Your assignment:
Answer these from the comment thread below, one per line:
1. Which word did Gilmore use, as Panetta did?
2. Who is named as CIA Director?
3. What three things did one commenter describe as a "whole buncha" at age 5?
*** Supplied text Section Begins ***
Nowhere did it say "we tortured someone and he told us where Bin Laden was". Not in Gilmore's post or the article, but the movie suggested a direct link, to which Panetta did not deny.
He merely insinuated it was a piece of the puzzle (unlike the movie that supposed a direct link). But Gilmore didn't mention a direct link, he said "eventually" like Panetta did.
So, no, Tony's still wrong.
Panetta's comments referred to the ultimately part... Tony proceeded from the assumption that Gilmore was linking torture to the capture (as in, "got a confession" found Bin Laden) so to speak.
Tony was so busy refuting a point Gilmore didn't make.
Tony, stop screwing around here. Are you gonna defend your lord and master before your mommies cuts off your intertoobs again, or not?
I never want to hear or read the word 'folks' ever again.
So, you're now a Norfolker? 😉
I laughed in spite of myself. damn you.
It sets my teeth on edge, too. Coming from Obama, "folks" is shorthand for "credulous goobers".
I have more patience for his ersatz preacher routine than the faux-earnest Ron Howard schtick.
"Whole buncha"
To think of my little 5-year-old self, using that term to describe ladybugs, dirt, marbles, etc.
And now I never want to hear that term again.
He also, though, said he had "full confidence" in CIA Director John Brennan just a day after the CIA admitted that it had improperly spied on the Senate staff members
"Full confidence" in Brennan's ability to lie when needed, I suppose. 8-(
Is there some mechanism by which Barry's Nobel Peace Prize can be revoked?
Well, first it has to be impeached.
Proposed legislation: attach a set of electrodes to the president's testicles that zap him every time he utters the word "folks". Extra voltage for "torture" and "folks" in the same sentence.
*** Supplied text Section Ends ***
*** Information shown Section Begins ***
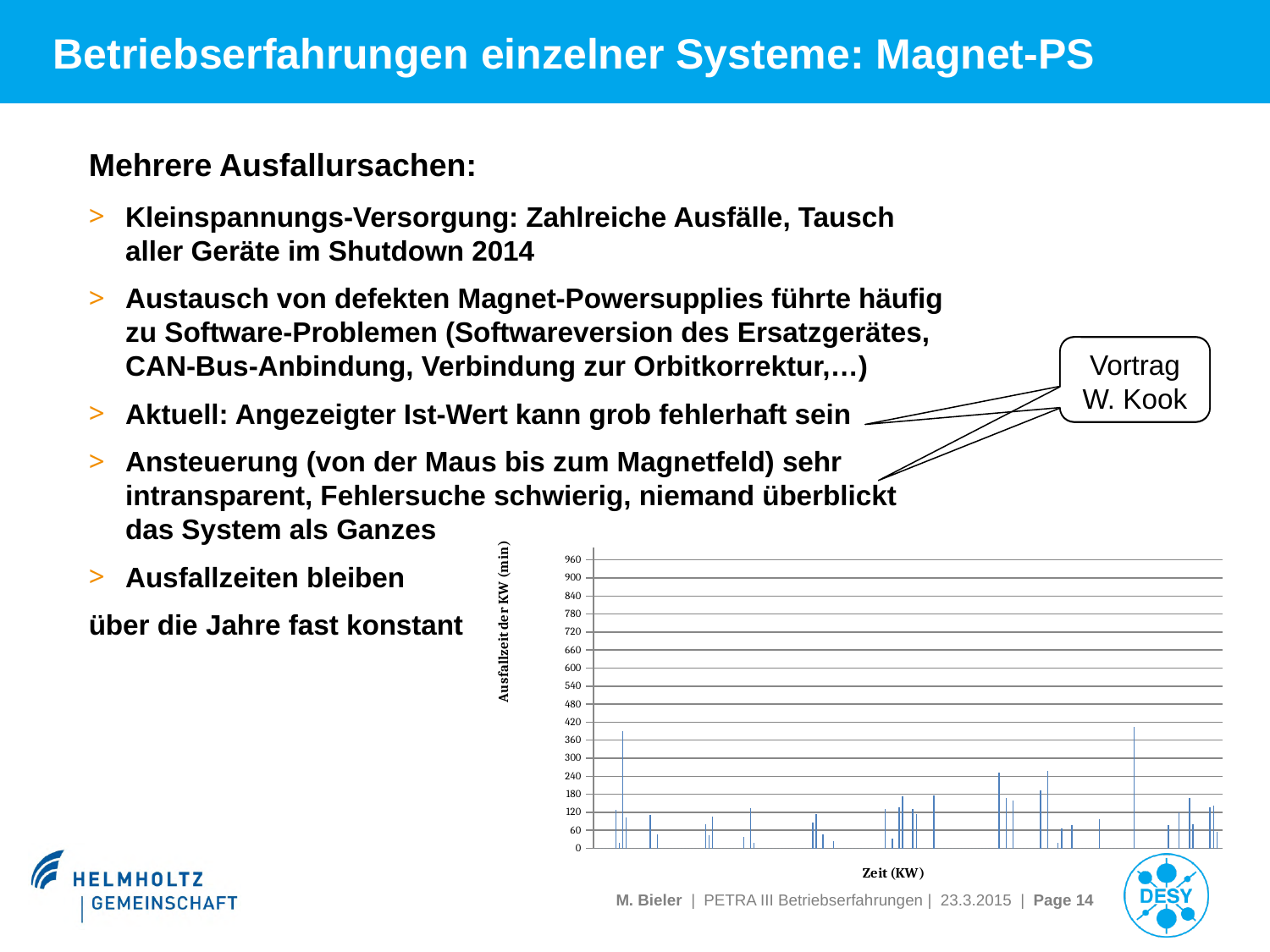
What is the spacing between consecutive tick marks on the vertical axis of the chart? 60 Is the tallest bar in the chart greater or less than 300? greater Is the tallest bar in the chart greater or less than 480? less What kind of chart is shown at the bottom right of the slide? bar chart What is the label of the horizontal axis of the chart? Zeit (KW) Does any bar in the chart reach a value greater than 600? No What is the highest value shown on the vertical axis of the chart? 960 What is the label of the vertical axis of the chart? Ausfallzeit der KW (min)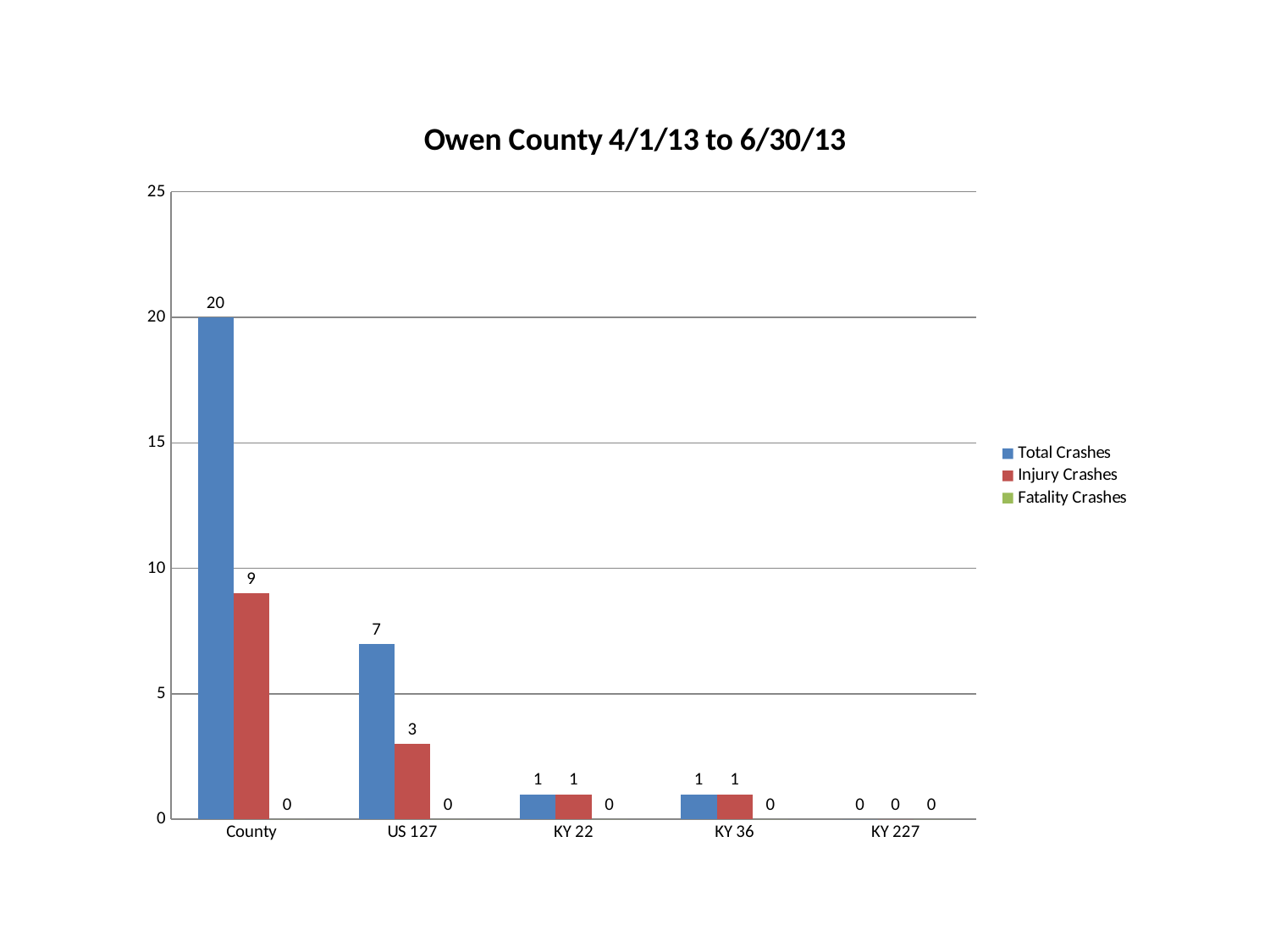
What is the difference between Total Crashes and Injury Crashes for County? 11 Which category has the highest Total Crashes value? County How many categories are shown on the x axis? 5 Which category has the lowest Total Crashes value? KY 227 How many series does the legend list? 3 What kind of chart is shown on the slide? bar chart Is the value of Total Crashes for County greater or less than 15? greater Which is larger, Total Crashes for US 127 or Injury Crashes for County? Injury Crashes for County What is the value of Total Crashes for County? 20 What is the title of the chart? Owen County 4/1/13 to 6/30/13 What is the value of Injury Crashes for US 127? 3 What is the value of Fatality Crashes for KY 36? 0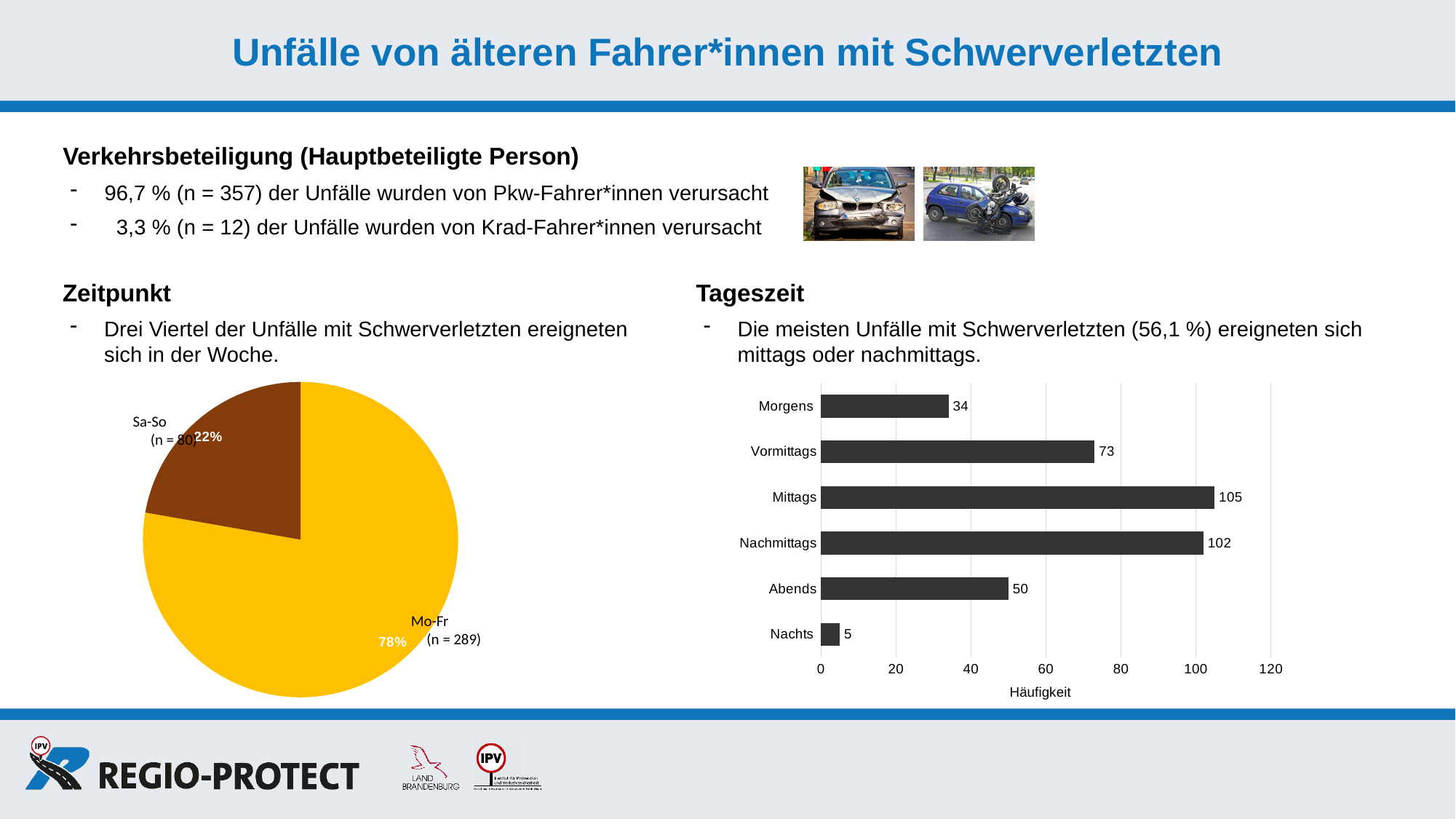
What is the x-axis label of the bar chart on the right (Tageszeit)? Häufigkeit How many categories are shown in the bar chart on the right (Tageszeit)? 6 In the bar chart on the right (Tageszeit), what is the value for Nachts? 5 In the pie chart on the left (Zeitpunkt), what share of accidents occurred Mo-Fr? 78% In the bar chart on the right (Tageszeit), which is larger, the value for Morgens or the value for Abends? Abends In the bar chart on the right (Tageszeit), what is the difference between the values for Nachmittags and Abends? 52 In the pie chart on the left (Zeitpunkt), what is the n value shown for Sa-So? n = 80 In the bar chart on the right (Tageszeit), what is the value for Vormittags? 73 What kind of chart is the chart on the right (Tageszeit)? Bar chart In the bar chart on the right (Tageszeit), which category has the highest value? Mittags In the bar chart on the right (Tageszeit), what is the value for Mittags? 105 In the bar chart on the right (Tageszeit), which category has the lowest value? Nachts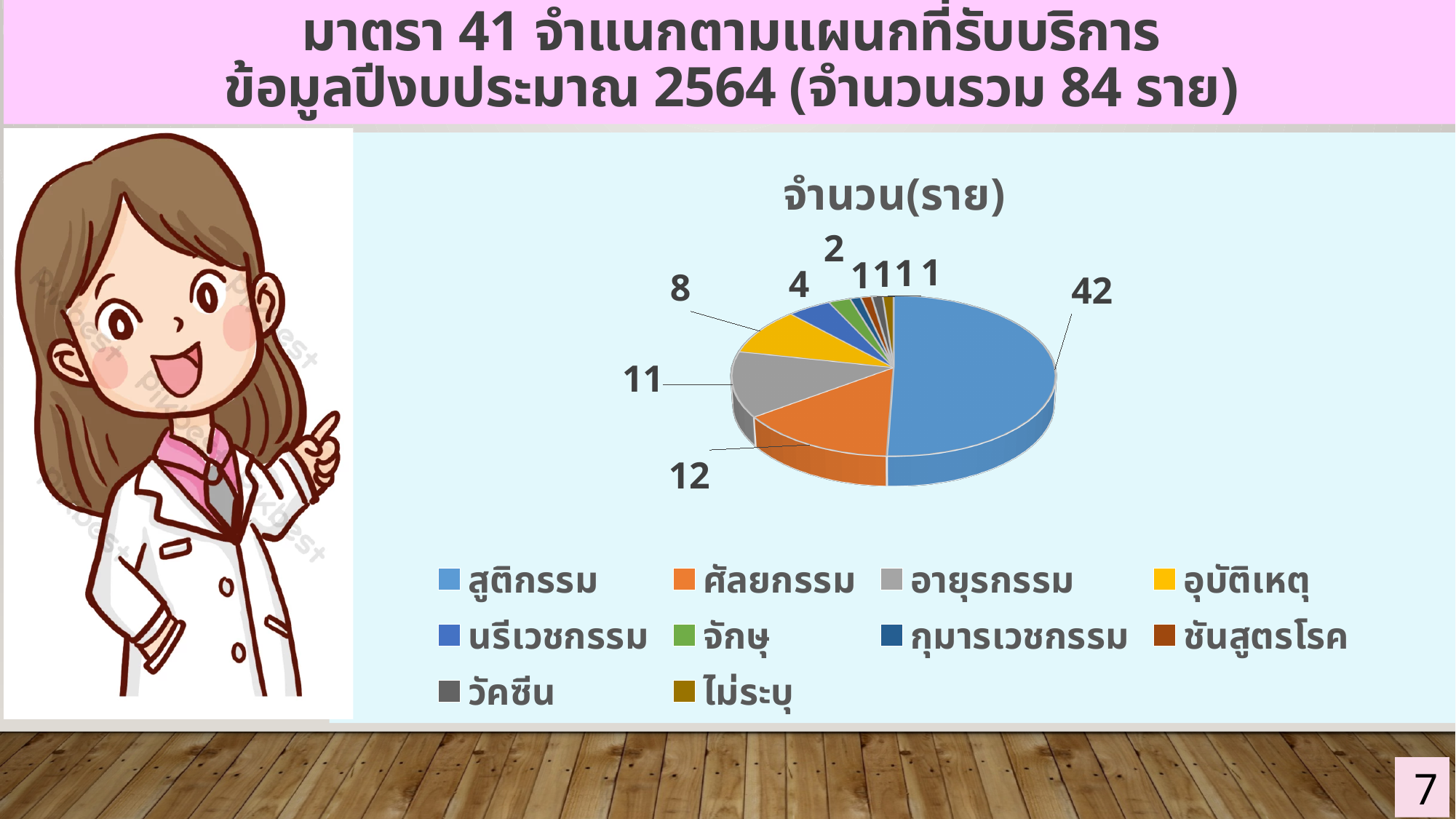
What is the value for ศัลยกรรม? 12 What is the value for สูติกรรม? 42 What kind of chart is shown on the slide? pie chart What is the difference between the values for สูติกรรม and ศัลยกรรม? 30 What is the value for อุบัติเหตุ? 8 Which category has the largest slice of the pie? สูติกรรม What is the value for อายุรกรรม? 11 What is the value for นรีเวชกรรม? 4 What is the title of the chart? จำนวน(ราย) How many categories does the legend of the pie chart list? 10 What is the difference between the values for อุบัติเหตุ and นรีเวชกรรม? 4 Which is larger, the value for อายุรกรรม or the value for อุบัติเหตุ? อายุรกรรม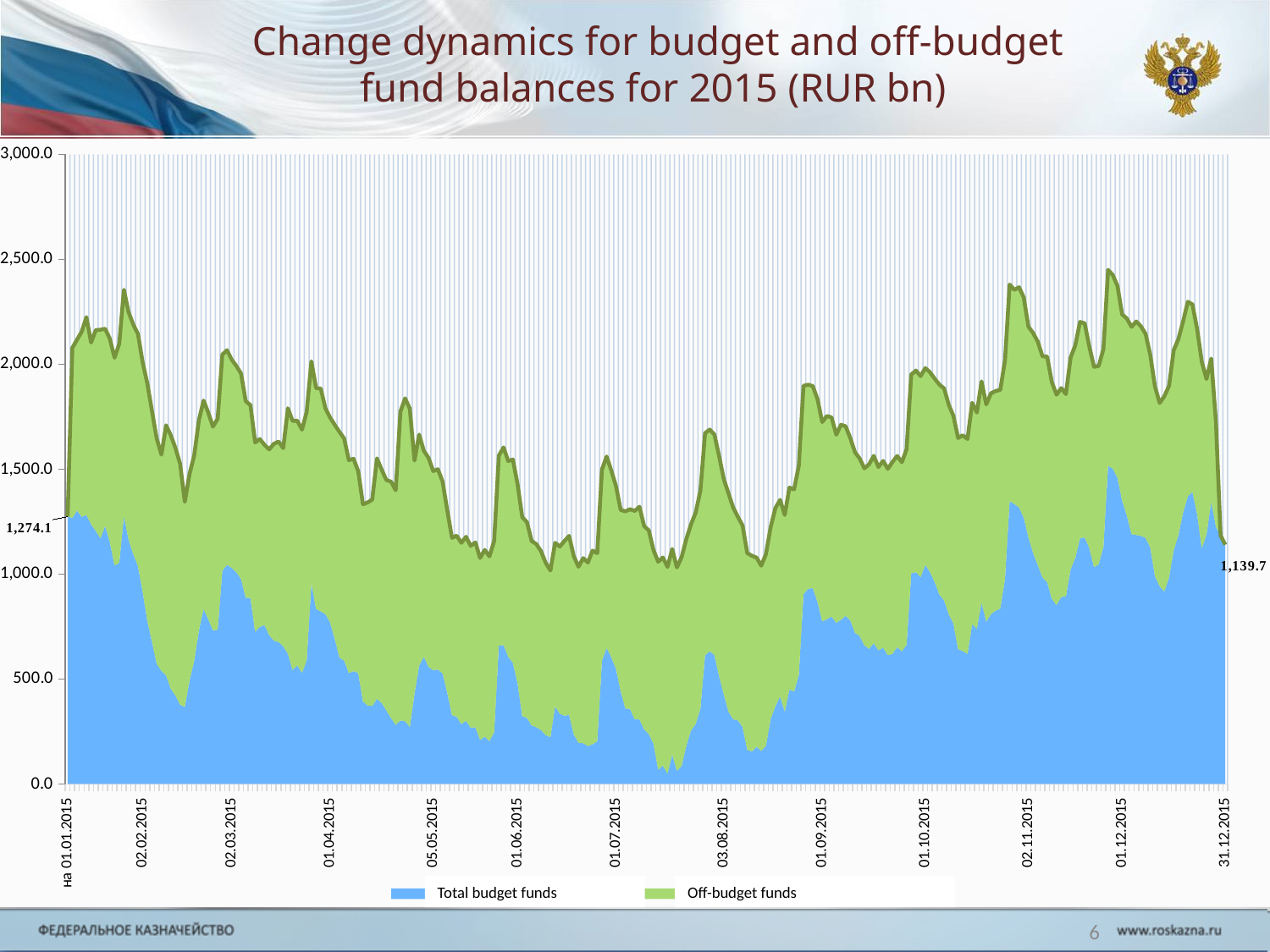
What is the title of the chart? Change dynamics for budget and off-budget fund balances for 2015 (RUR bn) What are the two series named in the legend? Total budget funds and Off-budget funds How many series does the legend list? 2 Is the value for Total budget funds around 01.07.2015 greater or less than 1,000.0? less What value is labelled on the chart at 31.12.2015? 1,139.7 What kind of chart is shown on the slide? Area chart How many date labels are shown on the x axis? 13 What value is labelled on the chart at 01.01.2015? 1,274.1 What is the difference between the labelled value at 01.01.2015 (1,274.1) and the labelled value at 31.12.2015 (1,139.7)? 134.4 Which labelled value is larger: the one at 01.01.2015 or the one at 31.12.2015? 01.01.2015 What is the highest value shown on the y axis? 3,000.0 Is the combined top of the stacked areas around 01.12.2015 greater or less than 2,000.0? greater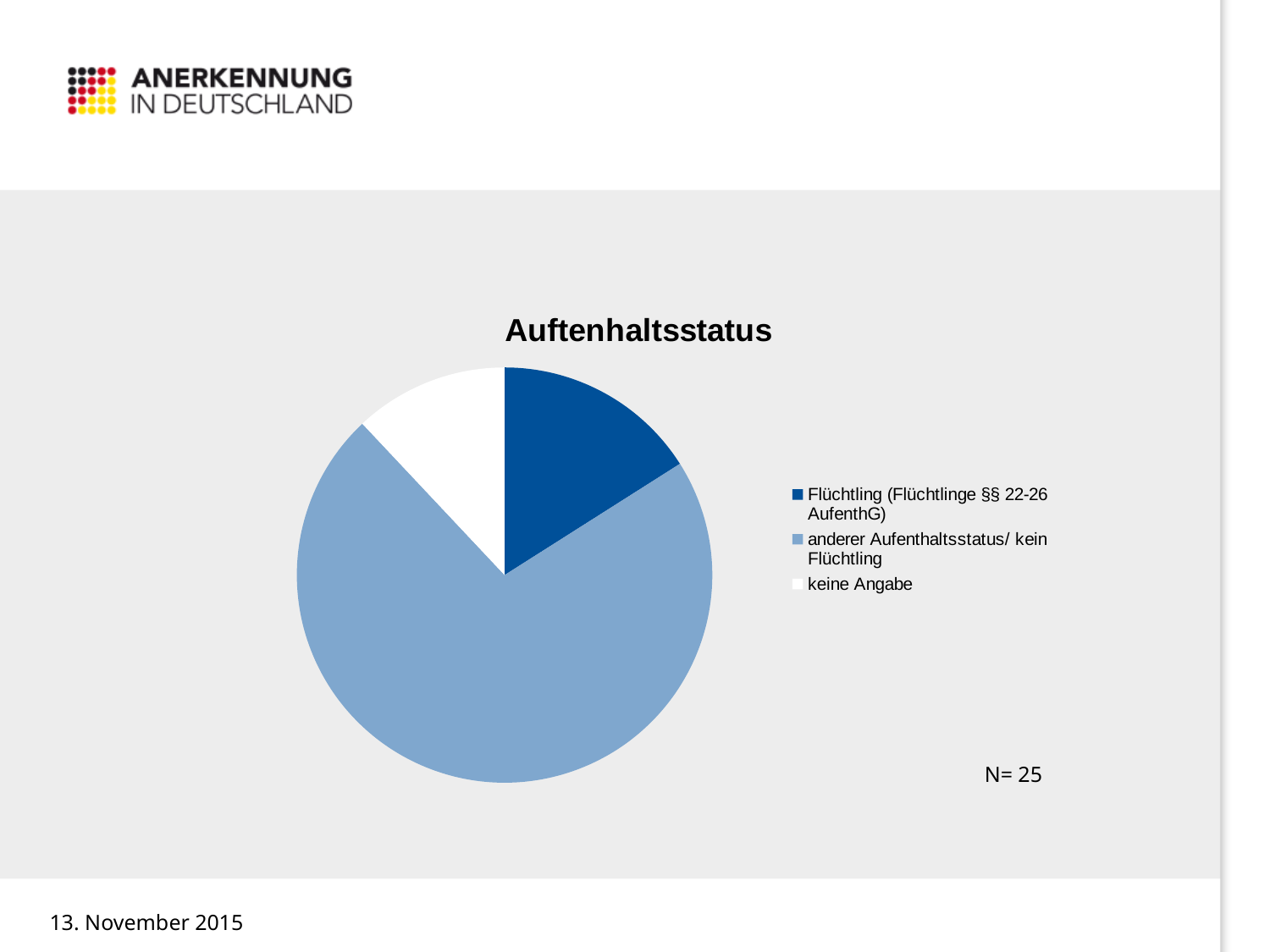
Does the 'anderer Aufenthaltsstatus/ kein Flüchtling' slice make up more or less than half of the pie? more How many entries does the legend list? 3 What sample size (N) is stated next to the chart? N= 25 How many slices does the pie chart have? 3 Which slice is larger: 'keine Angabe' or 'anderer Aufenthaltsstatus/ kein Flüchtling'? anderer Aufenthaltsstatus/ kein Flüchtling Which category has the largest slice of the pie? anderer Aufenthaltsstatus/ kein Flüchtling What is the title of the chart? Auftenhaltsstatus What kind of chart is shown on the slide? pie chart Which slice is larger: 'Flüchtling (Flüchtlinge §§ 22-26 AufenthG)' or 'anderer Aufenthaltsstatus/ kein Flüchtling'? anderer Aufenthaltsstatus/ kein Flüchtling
*** Information shown Section Ends ***
Solution to this problem:
1. "Eventually"
2. John Brennan
3. Ladybugs, dirt and marbles